Re: btrfs performance - ssd array

2015-01-17 Thread Wang Shilong
Hello,

 
 Hello,
 
 
 Could you check how many extents with BTRFS and Ext4:
 # filefrag test1
 
 So my findings are odd:
 
 On BTRFS when I run fio with a single worker thread (target file is
 12GB large,and its 100% random write of 4kb blocks), then number of
 extents reported by filefrag is around 3.
 However when I do the same with 4 worker threads, I get some crazy
 number of extents - test1: 3141866 extents found. Also when running
 with 4 threads when I check CPU, the sys% utilization takes 80% of CPU
 ( in the top output I see that all is consumed by kworker processes).
 
 On the EXT4 I get only 13 extents even when running with 4 worker
 threads. (note that I created RAID10 using mdadm before setting up
 ext4 there in order to get comparable storage solution to what we
 test with  BTRFS).
 
 Another odd thing is, that it takes very long time for the filefrag
 utility to return the result on the BTRFS and not only for the case
 where I got 3 milions of extents but also for the first case where I
 ran single worker and the number of extents was only 3. Filefrag on
 EXT4 returns immediately.

So looks like Btrfs lock contention problem.

Take a look at look btrfs_drop_extents(), even for nodatacow
, there will be still many items removal for FS tree.

Unfortunately, btrfs lock contention problems seem very sensible
to item removal operations.

And, here Your SSD is very fast? hm, i am not very sensible to
Your IOPS number.

You could verify this problem by reduing threads number for example
compare 1 thread results. aslo i guess btrfs seq write formace should
be less serious here…
 
 
 To see if this is because bad fragments for BTRFS. I am still not
 sure how fio will test randwrite here, so here is possibilities:
 
 case1:
 if fio don’t repeat write same position for several time, i think
 you could add --overite=0, and retest to see if it helps.
 
 Not sure  what parameter do you mean here.


I mean ‘--overwrite' is an option for fio.

 
 case2:
if fio randwrite did write same position for several time, i think
you could use ‘-o nodatacow’ mount option to verify if this is because
BTRFS COW caused serious fragments.
 
 
 It seems that mounting it with this option does have some effect but
 not very significant and it is not very deterministic. The IOPs are
 slightly higher at the beginning (~25 000 IOPs) but IOPs perfromance
 is very spiky and I can still see that CPU sys% is very high.
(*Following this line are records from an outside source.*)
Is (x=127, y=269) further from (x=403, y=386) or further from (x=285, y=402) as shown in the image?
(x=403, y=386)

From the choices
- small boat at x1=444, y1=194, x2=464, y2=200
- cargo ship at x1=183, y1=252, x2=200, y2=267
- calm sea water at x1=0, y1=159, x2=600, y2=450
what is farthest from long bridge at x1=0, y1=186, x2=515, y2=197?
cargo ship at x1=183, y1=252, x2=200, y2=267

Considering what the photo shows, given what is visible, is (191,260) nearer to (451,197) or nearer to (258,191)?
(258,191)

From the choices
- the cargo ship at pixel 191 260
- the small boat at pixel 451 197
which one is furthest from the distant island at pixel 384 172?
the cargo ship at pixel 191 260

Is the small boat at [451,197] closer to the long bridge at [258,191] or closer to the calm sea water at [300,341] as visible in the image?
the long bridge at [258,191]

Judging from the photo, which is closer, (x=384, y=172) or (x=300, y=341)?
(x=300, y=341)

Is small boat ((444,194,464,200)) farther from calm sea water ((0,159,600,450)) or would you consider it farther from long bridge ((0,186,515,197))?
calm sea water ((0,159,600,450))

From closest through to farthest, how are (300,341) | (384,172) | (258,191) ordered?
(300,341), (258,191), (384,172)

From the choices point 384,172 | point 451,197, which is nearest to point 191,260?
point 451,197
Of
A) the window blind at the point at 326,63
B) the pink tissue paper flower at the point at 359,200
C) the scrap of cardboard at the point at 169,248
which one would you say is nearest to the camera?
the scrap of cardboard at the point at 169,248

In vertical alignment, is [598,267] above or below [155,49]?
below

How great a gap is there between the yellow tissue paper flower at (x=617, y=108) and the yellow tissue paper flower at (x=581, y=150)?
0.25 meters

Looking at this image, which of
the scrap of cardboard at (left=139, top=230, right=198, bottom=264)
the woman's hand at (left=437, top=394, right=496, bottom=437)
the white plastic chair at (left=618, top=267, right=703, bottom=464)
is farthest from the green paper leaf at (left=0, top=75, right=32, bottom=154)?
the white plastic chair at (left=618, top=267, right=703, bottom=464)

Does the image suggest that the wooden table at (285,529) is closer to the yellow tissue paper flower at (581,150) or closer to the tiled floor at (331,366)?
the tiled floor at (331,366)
As soon
 as the kworker threads start consuming CPU, the IOPs performance goes
 down again to some ~15 000 IOPs.

Best Regards,
Wang Shilong

--
To unsubscribe from this list: send the line unsubscribe linux-btrfs in
the body of a message to majord...@vger.kernel.org
More majordomo info at  http://vger.kernel.org/majordomo-info.html


Re: btrfs performance - ssd array

2015-01-15 Thread P. Remek
Hello,


 Could you check how many extents with BTRFS and Ext4:
 # filefrag test1

So my findings are odd:

On BTRFS when I run fio with a single worker thread (target file is
12GB large,and its 100% random write of 4kb blocks), then number of
extents reported by filefrag is around 3.
However when I do the same with 4 worker threads, I get some crazy
number of extents - test1: 3141866 extents found. Also when running
with 4 threads when I check CPU, the sys% utilization takes 80% of CPU
( in the top output I see that all is consumed by kworker processes).

On the EXT4 I get only 13 extents even when running with 4 worker
threads. (note that I created RAID10 using mdadm before setting up
ext4 there in order to get comparable storage solution to what we
test with  BTRFS).

Another odd thing is, that it takes very long time for the filefrag
utility to return the result on the BTRFS and not only for the case
where I got 3 milions of extents but also for the first case where I
ran single worker and the number of extents was only 3. Filefrag on
EXT4 returns immediately.


 To see if this is because bad fragments for BTRFS. I am still not
 sure how fio will test randwrite here, so here is possibilities:

 case1:
  if fio don’t repeat write same position for several time, i think
  you could add --overite=0, and retest to see if it helps.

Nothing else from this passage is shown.